If you’re a business owner with a pass-through entity, there’s good news for you: The new tax law will give you some financial relief in the coming years. Of course, not everybody is happy about the change, according to experienced Certified Public Accountant (CPA) Stephen Varanko. Let’s take a look at one of the new tax law’s most controversial components -- the introduction of a deduction for all pass-through entities’ income.
This deduction, known as Section 199A, reduces taxes for taxpayers receiving income through pass-through business ventures. These ventures are basically companies that aren’t subject to our nation’s corporate income tax. It is anticipated that this deduction will decrease the federal government’s revenue by more than $400 billion during the next decade.
What’s so great about this deduction is that it delivers tax relief to many American businesses and places small businesses on a more level playing ground with “C” corporations. However, opponents of the new deduction claim that it predominately benefits the wealthiest households and arbitrarily favors pass-through business venture income over alternative income sources.
The pass-through income deduction essentially enables you to exclude as much as 20 percent of your pass-through income from income tax at the federal level.

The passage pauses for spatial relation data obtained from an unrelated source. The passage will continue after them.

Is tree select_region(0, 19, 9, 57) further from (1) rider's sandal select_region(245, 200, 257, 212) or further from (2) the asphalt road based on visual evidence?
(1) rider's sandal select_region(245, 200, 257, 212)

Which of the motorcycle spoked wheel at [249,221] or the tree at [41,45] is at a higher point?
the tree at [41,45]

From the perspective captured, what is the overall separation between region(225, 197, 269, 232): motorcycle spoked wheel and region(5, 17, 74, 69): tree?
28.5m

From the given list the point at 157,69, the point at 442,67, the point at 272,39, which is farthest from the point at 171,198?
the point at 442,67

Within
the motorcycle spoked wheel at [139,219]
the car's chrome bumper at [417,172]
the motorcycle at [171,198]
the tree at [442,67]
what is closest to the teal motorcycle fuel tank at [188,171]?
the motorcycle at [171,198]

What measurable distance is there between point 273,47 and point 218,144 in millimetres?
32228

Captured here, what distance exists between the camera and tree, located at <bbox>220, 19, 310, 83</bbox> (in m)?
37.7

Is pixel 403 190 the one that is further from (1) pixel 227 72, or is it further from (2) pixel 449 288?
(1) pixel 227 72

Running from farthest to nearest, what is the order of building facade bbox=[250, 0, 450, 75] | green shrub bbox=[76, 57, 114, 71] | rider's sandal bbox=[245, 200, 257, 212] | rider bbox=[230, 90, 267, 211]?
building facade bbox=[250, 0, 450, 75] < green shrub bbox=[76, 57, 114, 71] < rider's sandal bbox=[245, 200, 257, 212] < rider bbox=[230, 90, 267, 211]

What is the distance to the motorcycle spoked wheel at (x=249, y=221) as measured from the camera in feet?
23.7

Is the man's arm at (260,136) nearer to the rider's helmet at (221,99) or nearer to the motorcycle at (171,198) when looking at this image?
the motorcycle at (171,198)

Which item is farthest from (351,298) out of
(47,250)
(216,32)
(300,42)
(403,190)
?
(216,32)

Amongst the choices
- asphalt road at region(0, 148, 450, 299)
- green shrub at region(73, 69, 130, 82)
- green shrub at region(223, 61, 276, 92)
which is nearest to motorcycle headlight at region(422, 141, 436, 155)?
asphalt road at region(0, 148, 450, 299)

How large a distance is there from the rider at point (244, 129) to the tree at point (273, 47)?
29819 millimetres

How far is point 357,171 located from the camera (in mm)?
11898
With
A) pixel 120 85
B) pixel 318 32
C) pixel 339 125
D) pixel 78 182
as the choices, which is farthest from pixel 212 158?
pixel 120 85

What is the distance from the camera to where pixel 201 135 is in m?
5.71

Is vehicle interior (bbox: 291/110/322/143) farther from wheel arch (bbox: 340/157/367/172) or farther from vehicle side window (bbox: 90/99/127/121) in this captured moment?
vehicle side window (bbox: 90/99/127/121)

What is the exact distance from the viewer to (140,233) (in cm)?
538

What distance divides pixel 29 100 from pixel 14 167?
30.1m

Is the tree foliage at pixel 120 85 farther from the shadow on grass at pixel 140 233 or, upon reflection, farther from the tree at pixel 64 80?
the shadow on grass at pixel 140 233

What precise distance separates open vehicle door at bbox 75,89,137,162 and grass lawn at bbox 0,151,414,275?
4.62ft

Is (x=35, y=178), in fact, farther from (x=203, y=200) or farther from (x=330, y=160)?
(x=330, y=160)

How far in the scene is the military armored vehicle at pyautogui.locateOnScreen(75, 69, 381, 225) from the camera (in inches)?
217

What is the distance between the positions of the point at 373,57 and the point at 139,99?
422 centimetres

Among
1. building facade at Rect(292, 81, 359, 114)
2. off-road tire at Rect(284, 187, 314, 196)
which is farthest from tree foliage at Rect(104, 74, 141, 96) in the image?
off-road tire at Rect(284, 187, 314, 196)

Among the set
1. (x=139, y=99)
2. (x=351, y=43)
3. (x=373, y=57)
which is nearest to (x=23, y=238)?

Keep in mind, though, that this deduction comes with several limits in an effort to prevent abuse. These limits are based on factors such as your business’s economic sector, the amount of wages your business pays, and your business property’s original cost. However, the limits apply only to the upper-income taxpayer.
The new pass-through income deduction is no doubt complicated and thus confusing for many business owners, according to Stephen Varanko. Fortunately, a CPA can help you to sort out what the new deduction means for you and your pass-through entity in the tax years ahead.